Croquet Panorama
Sidmouth Croquet Club

Sidmouth Croquet Club

Association Croquet


Association Croquet - The Game and how it is played

The equipment: mallet, hoops, balls, and most important - lawn
The equipment: mallet, hoops, balls, and most important - lawn
Association croquet is a challenging and intriguing sport requiring tactical ability, judgment and skill rather than strength and fast reflexes. And to dispel the myth that croquet is a vicious game of hitting your opponent's balls into the shrubbery, any ball leaving the lawn is immediately brought back on to the 'yard' line. The game is played as singles or doubles but in either case the blue and black balls always play against the red and yellow balls. In singles, each player uses both balls, in doubles one each.

The object of the game is to make both balls of your side pass through all the hoops in order and then hit the peg before your opponent. The first hoop has a blue top and the last hoop to be run, 'rover' has a red top. After the sixth hoop, you run the six hoops again in the reverse direction; hence they are named 'one-back, two-back', etc. until the 'penultimate' hoop and finally rover. See diagram for the route. Coloured clips are placed on the hoops to remind players (and show spectators) which hoop has to be run next. They are placed on top for the first time through, on the side for the return journey.

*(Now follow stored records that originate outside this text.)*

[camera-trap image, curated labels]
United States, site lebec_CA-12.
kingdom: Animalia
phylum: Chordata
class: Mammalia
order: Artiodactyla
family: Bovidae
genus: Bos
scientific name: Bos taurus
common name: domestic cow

Positioning the ball is a precision operation
Positioning the ball is a precision operation
To begin a game the balls are played onto the lawn one at a time alternately by each side, from either A or B baulk (see diagram below). After that the side can choose which ball to play during each turn. At the beginning of a turn a player has only one stroke but, depending on what you do, you may gain extra strokes. If your ball hits another ball it is called a 'roquet' and you earn the right to take 'croquet', the stroke that is unique to the game of Croquet and where the fun really begins.

The croquet stroke is played immediately following a roquet. You pick up your ball and place it touching the ball you have roqueted. You are then entitled to two more strokes. For the first, you strike your ball in any direction you choose, but ensuring that the other ball moves and provided neither ball goes off the lawn you can play a second, or continuation, stroke. The croquet stroke is the most exciting stroke in the game and can be played in numerous ways to control both balls. By varying the angle at which you strike and the degree of force and the follow-through applied a skilful player can send both balls to very accurate destinations which will enable the break to be continued.

Different grips are used for different shots
Different grips are used for different shots
Building a Break is made possible by earning these extra strokes. At the beginning of a turn you may roquet the other three balls and take croquet from them just once but the moment you run a hoop in order you may roquet the all three balls again. Thus it is possible to run several hoops in one turn. Skilful players often run all twelve hoops in one turn; they may even manage to send their partner ball through some of its hoops. This is called 'peeling' and forms an important part of the Advanced form of the game. In case you are thinking this seems too complicated, don't be disheartened, there are simpler forms of the game. Golf croquet, one-ball and short croquet are versions which have their own particular requirements of skill and tactics.